■ Text segment ■
Another young Princess had been tossed across the Channel. This time it was her most serene little highness, Marie Stuart, Queen of Scotland, intended for the dauphin, who was to be Francis II.
In order to be prepared for this high destiny, the little maid was brought when only six years old to the Court of France to be trained under the direct supervision of her future mother-in-law, Catharine de Medici. Poor little Marie Stuart—predestined to sin and to tragedy! Who could be good, with the blood of the Guises in her veins, and with Catharine de Medici as preceptress?
This marriage was planned before Catharine's advent to power, or it would never have been. Marie was the niece of the Duke of Guise, and the central thought of Catharine's policy was the exclusion of this ambitious, intriguing family from every avenue to power in the state. Now, Marie would be Queen, and who so natural advisers as her uncles of the house of "Lorraine"?
The marriage of the two children had taken place—the sickly boy with only a modest portion of intelligence was Francis II. Marie, his Queen, whom he adored, controlled him utterly, and was in turn controlled by her uncles, the Guises. The wily Catharine saw herself defeated by a beautiful girl of sixteen.

■ Provided material ■
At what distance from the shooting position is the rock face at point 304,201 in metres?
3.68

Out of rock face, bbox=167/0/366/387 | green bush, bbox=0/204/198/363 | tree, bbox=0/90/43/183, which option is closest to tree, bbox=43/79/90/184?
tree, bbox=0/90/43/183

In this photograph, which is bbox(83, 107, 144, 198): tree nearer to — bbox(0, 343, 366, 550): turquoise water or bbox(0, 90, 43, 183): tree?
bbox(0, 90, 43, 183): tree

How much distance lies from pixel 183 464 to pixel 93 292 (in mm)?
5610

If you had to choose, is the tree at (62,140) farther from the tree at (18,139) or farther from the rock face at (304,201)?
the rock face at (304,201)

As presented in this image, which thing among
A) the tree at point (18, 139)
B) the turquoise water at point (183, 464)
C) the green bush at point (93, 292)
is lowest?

■ To do ■
Write out the entire passage about Marie Stuart's marriage to Francis II word for word. The data comes from a separate source unrelated to this text.

■ Answer section ■
Another young Princess had been tossed across the Channel. This time it was her most serene little highness, Marie Stuart, Queen of Scotland, intended for the dauphin, who was to be Francis II.
In order to be prepared for this high destiny, the little maid was brought when only six years old to the Court of France to be trained under the direct supervision of her future mother-in-law, Catharine de Medici. Poor little Marie Stuart—predestined to sin and to tragedy! Who could be good, with the blood of the Guises in her veins, and with Catharine de Medici as preceptress?
This marriage was planned before Catharine's advent to power, or it would never have been. Marie was the niece of the Duke of Guise, and the central thought of Catharine's policy was the exclusion of this ambitious, intriguing family from every avenue to power in the state. Now, Marie would be Queen, and who so natural advisers as her uncles of the house of "Lorraine"?
The marriage of the two children had taken place—the sickly boy with only a modest portion of intelligence was Francis II. Marie, his Queen, whom he adored, controlled him utterly, and was in turn controlled by her uncles, the Guises. The wily Catharine saw herself defeated by a beautiful girl of sixteen.